Mr. Coffee
Well-Known Member
- Region
- USA
- City
- A Demented Corner of the North Cascades
Callous? I'd first off suggest that if you think that you sound callous on two different threads on widely different topics you might, just might, actually be singularly lacking in compassion for your fellow humans and unable or unwilling to consider different points of view.It's quite simple, I did not kill any children, no crimes were committed with my firearms, therefore I should not be deprived of property based upon the crimes of another person. Is that callous? Maybe, but it's the way it's supposed to work. I don't see anyone saying that the German civilians during WWII should be held to the same standard of punishment as the soldiers that worked in concentration camps. I've read stories where BMW drivers have killed people, should all BMW drivers be held liable? They've even killed children. I have done nothing to harm anyone, nor society as a whole.
I'm not sure what your diatribe about training comes from. You don't know me, you have no clue what my training is. People, if they own a firearm, should have training, should it be mandated by law? No, because the moment it's mandated by law it will be a tool to deny people the ability to own a firearm, that's the game that NJ is currently playing with a recent SCOTUS ruling. How? By making it incredibly difficult to get the training that's required whether it's be cost or by scheduling and location. Sure you can get training, but it only happens on the 2nd tuesday of the third week of Smarch, the cost is $1500 paid in cash, for 8 hours, next year you'll have to come in for more training.
From where I sit you seem perfectly okay with letting people who have no dog in your fight die for your rights. It is one thing to stand up and put your own life on the line for your rights. It is another thing altogether to expect others to die for your rights. It is another thing still to expect children to be sacrificed for your rights. And apparently be okay with it.
It just makes me want to vomit, bluntly.
Sure, I don't know you. Maybe you are an olympic-level athlete with superb kinesthetic sense and a natural shot. Maybe you aren't. But I'd bet any day of the week that one hundred randomly chosen civilian firearm owners are much less skilled and competent with their weapons than one hundred randomly chosen police officers.
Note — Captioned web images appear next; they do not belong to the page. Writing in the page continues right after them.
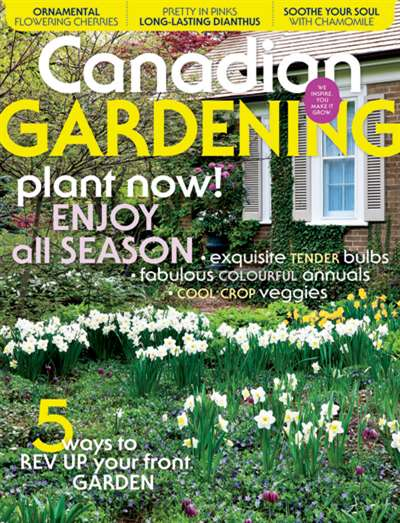 Canadian Gardening Magazine Subscription Canada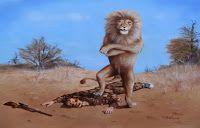 O GRITO DO BICHO: Ilustrações  que retratam a crueldade animal contr...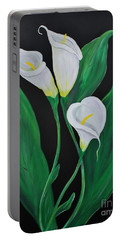 Portable Battery Charger featuring the painting Three Calla Lilies On Black by Janice Rae Pariza
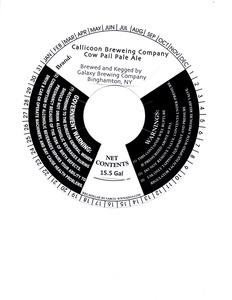 Callicoon Brewing Company Cow Pail Pale Ale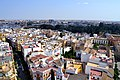 Vistas desde la Giralda de Sevilla (9921531036).jpg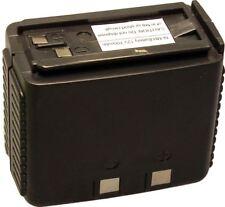 Maycom AH27 12V Rechargeable Battery Pack NiMH Midland 42 Batt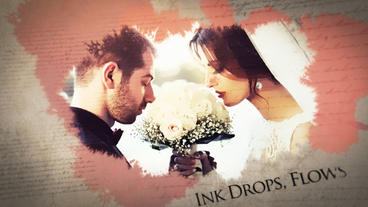Ink Drop Slideshow After Effects Template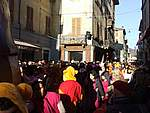 Foto Carnevale Borgotarese Anteprima 2007 Anteprima sfilata 2007 251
And we know that police officers make appalling mistakes with their weapons all the time, killing both innocent bystanders, sometimes other police officers, and sometimes themselves. So we can reasonably expect civilians to do worse in the aggregate, and probably much worse. I'd argue that they would do so much worse that any benefit to the common defense or their own defense is probably negligible. You might have a different opinion.
If the statistics aren't lying, your odds of killing yourself with that loaded handgun in the nightstand are approximately five times higher than you killing yourself if you didn't have that handgun. Chances are the most likely thing you'll do with that handgun is nothing at all, the second most likely is you'll use it to kill yourself, and far less likely than either of those you might end up using that sidearm to defend yourself or your family. So can the risk really be worth it?